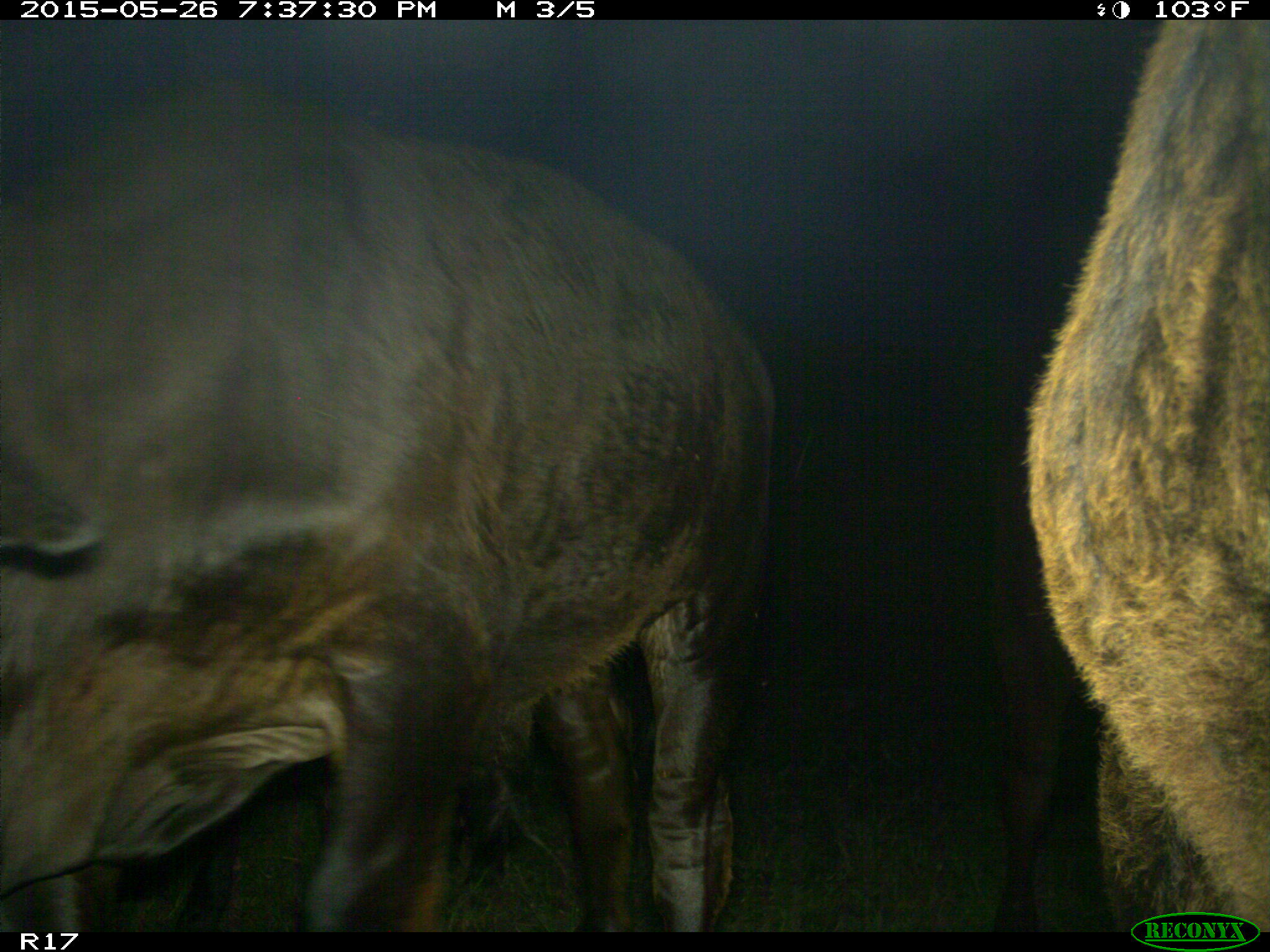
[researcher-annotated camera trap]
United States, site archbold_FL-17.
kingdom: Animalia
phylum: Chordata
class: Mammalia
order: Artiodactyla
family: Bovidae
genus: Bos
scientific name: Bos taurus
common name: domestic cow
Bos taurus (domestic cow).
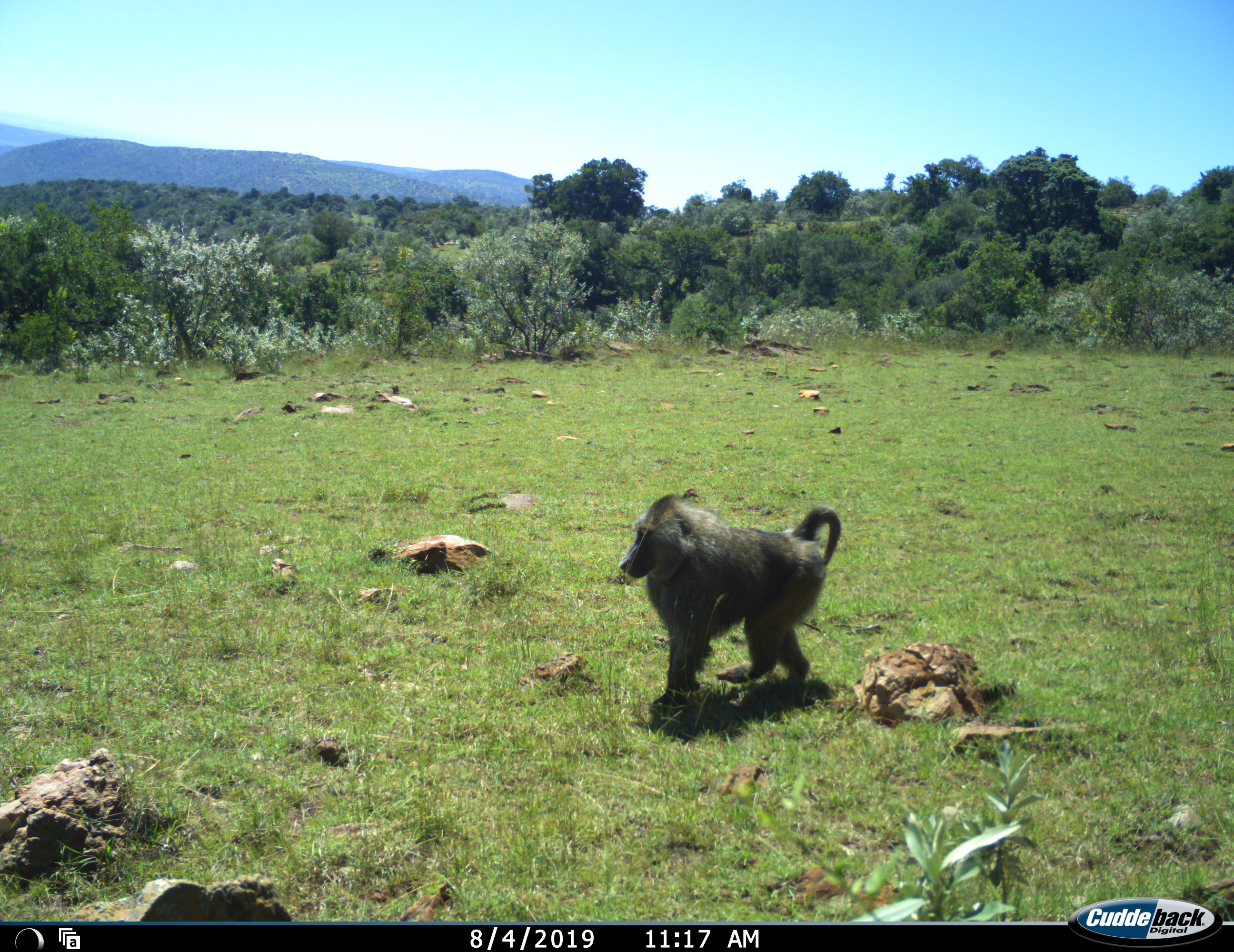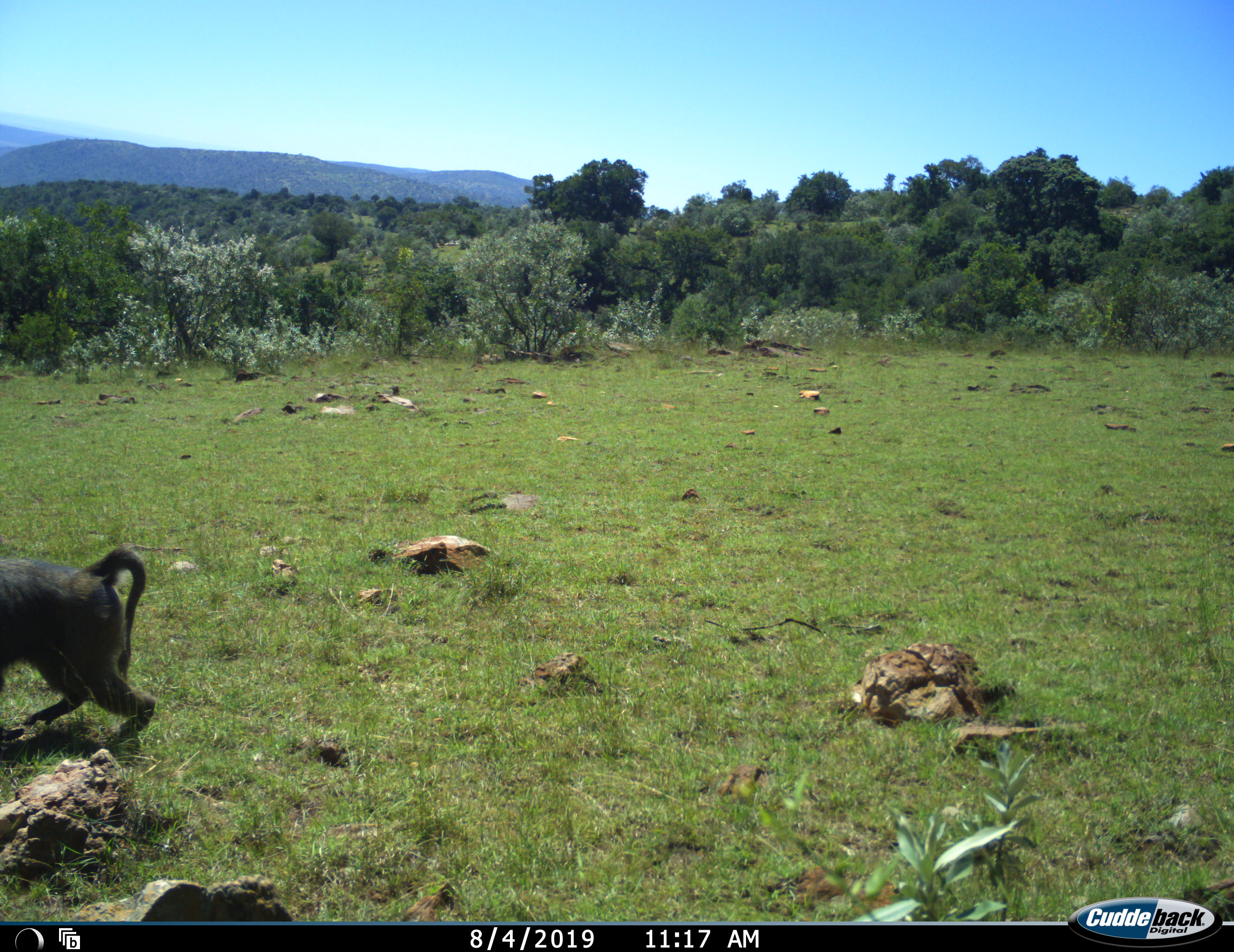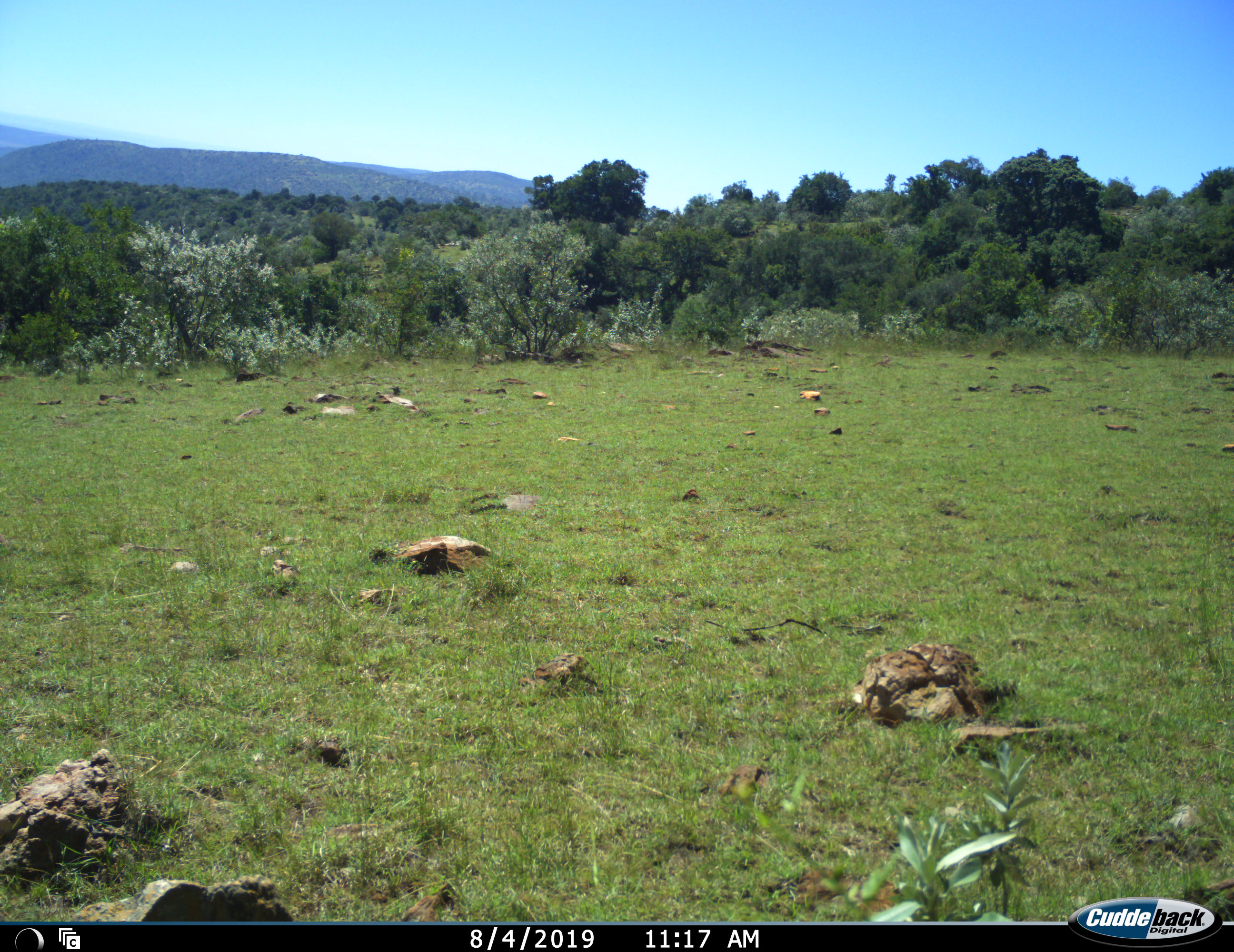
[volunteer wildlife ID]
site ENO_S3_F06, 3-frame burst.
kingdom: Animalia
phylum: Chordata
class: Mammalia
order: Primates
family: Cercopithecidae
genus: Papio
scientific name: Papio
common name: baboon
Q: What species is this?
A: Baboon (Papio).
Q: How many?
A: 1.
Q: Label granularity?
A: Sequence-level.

:::

Only the lines from the one containing "genus: Papio" through the end of the material belong in the answer, each restated word for word.

genus: Papio
scientific name: Papio
common name: baboon
Q: What species is this?
A: Baboon (Papio).
Q: How many?
A: 1.
Q: Label granularity?
A: Sequence-level.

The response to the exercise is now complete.